The sentence, four years after her death, won’t bring her back, but it
is one small step toward holding the séx traffickers accountable.
According
to Renato Natale, a local Neapolitan doctor who is a former anti-mafia
mayor of Casal di Principe, the majority of the Nigerian girls and women
who are séx slaves were sold for around $50,000 by their parents or
husbands in Nigeria, often to pay loan sharks or to get families out of
debt. Some women paid sums of more than $13,000 out of their own pockets
in exchange for the promise to find legitimate work in Italy with the
goal of sending money home or even eventually bringing their entire
families over. Natale says when they arrive in Italy, they are often
raped into submission and plied with drugs and turned into prostitutes.
Many
of the women have scars on their bodies from a voodoo-style initiation
ritual where they pledge allegiance to their pimps out of fear of
torture. “Frida,” 26, is a former prostitute who now works at a shelter
for abused women in Rome. She says her initiation included vaginal
penetration with a hot candle. She has scars on her inner thighs from
the hot wax. She worked on the Via Domitiana for three years before she
ran away with one of her clients who she befriended. She said many of
the women on the Neapolitan highway try to convince the clients to take
them away, but they often get caught and the men are threatened never to
return. “Even the police sometimes pay for séx,” she told The Daily
Beast. “There is no protection there from anyone. There is no one you
can trust.”
She
says she was required to pay the Nigerian mafia dons $400 a month for
one-square-meter of highway to work off the $50,000 investment. Natale
says the Nigerians, in turn, pay a fee to the Casalesi clan of the
Camorra organized-crime syndicate, who run the séx trade around Naples.

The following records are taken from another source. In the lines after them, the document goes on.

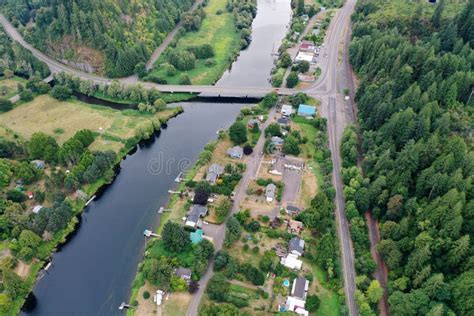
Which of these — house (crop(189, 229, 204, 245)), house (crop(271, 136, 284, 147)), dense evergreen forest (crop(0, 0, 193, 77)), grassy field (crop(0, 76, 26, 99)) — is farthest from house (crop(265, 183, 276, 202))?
grassy field (crop(0, 76, 26, 99))

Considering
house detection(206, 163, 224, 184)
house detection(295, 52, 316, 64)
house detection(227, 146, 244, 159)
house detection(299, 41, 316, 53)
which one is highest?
house detection(299, 41, 316, 53)

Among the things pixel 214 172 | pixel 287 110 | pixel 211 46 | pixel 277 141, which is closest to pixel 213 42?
pixel 211 46

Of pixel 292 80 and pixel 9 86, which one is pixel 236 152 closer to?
pixel 292 80

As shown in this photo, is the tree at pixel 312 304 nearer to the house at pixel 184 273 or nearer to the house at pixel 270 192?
the house at pixel 184 273

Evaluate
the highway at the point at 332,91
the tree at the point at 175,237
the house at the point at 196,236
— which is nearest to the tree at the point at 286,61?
the highway at the point at 332,91

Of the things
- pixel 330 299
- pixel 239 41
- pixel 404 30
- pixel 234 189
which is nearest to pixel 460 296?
pixel 330 299

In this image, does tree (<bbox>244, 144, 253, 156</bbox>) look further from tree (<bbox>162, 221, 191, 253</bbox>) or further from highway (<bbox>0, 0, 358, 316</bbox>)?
tree (<bbox>162, 221, 191, 253</bbox>)
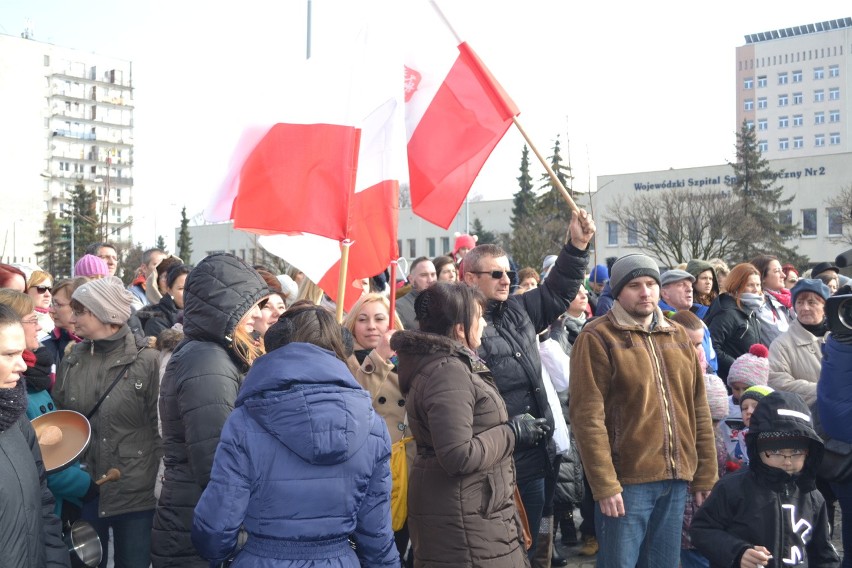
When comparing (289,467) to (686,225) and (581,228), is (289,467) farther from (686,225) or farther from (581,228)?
(686,225)

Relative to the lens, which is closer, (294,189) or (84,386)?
(84,386)

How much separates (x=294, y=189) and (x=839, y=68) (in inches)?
4480

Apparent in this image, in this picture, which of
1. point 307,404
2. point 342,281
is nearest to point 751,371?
point 342,281

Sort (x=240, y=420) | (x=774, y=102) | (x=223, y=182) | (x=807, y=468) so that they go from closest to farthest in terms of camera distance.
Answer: (x=240, y=420), (x=807, y=468), (x=223, y=182), (x=774, y=102)

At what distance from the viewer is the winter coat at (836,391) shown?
4.37 metres

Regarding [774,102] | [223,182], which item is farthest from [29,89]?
[223,182]

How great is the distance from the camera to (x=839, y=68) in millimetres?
104812

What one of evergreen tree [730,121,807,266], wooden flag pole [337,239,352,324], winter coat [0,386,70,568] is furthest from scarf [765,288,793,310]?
evergreen tree [730,121,807,266]

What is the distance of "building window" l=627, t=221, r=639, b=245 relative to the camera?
54.9 meters

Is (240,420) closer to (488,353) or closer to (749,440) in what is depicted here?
(488,353)

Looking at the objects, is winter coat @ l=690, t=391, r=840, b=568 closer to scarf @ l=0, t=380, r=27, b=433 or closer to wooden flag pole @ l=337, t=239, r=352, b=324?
wooden flag pole @ l=337, t=239, r=352, b=324

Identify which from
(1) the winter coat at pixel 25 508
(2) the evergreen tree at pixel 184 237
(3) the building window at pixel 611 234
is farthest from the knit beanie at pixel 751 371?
(2) the evergreen tree at pixel 184 237

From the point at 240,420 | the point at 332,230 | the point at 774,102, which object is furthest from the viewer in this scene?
the point at 774,102

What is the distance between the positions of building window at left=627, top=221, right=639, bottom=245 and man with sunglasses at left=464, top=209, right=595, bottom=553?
50.4 metres
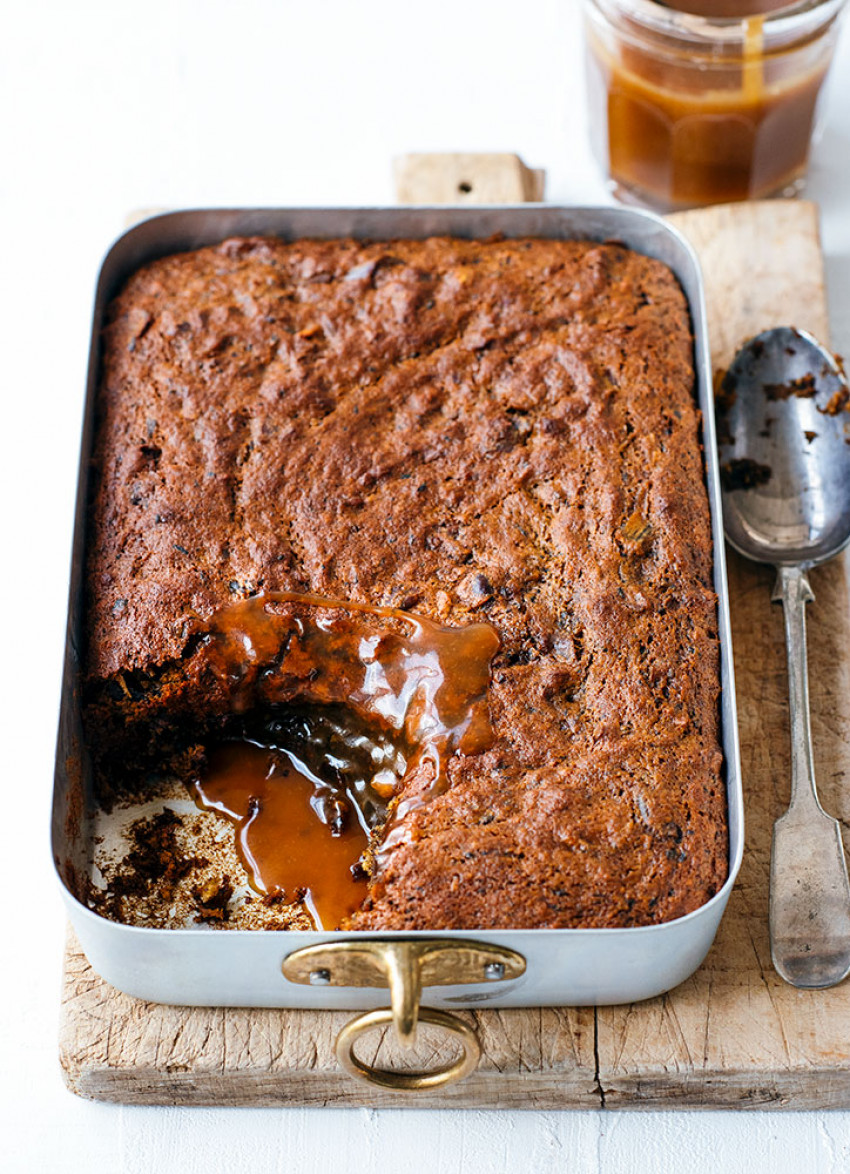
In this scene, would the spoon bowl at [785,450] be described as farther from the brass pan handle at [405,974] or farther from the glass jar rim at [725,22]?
the brass pan handle at [405,974]

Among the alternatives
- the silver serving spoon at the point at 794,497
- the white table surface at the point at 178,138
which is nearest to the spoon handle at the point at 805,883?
the silver serving spoon at the point at 794,497

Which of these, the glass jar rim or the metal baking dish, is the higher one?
the glass jar rim

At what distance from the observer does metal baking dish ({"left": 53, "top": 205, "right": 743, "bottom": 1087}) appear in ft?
6.94

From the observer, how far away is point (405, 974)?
2.09 m

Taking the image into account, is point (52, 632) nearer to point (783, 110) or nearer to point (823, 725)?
point (823, 725)

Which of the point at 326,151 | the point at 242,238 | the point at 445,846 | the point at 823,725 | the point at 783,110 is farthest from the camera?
the point at 326,151

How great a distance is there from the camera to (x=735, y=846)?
2.28 m

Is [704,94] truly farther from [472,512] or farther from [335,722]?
[335,722]

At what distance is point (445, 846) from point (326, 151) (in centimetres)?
218

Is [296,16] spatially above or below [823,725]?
above

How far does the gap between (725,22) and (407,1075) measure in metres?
2.19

Natale says the women are not allowed to charge more than $13 a
trick—the market rate for street séx in the impoverished south—and they
are not allowed to refuse customers. Frida says they were afraid to
charge more. “They watched us all the time,” she says. “They would drive
by or send spies to make sure we stayed in line.”
Prostitution
is not illegal in Italy as long as the séx workers are over 18, but it
is illegal to pick up a prostitute on the street. Recently, police have
been enforcing the client crackdown on roadside prostitution by fining
the clients, so the mob has started buying up apartment blocks along the
Via Domitiana and in other parts of the country. They have started
moving the women off the streets and into the villas where drugs are
sold in the basement and séx is sold upstairs. Natale used to visit the
women on the streets and give them medications for STDs. He says the
move to put the women in the houses is far more dangerous and
life-threatening. “These people are treated like merchandise,” he says.
“Now they are being kept in these houses that are protected by armed
guards. They were somewhat safer on the streets because at least there
we could check on them.”
There
is little hope to stop the illegal séx-trafficking racket, says Natale,
because most of the women are illegal immigrants and do not have
documents and are not in the Italian state system and therefore
“nonexistent” in the eyes of the authorities. But there is also a bigger
problem in that there is no authoritative government entity currently
involved in stopping séx trafficking in Italy. All the work is done by
non-governmental organizations with limited funds and virtually no
power. “We are like ghosts,” says Frida, who recently legalized her
living status in Italy and wants to help other Nigerians get off the
street. “We are literally shadows on the highway.”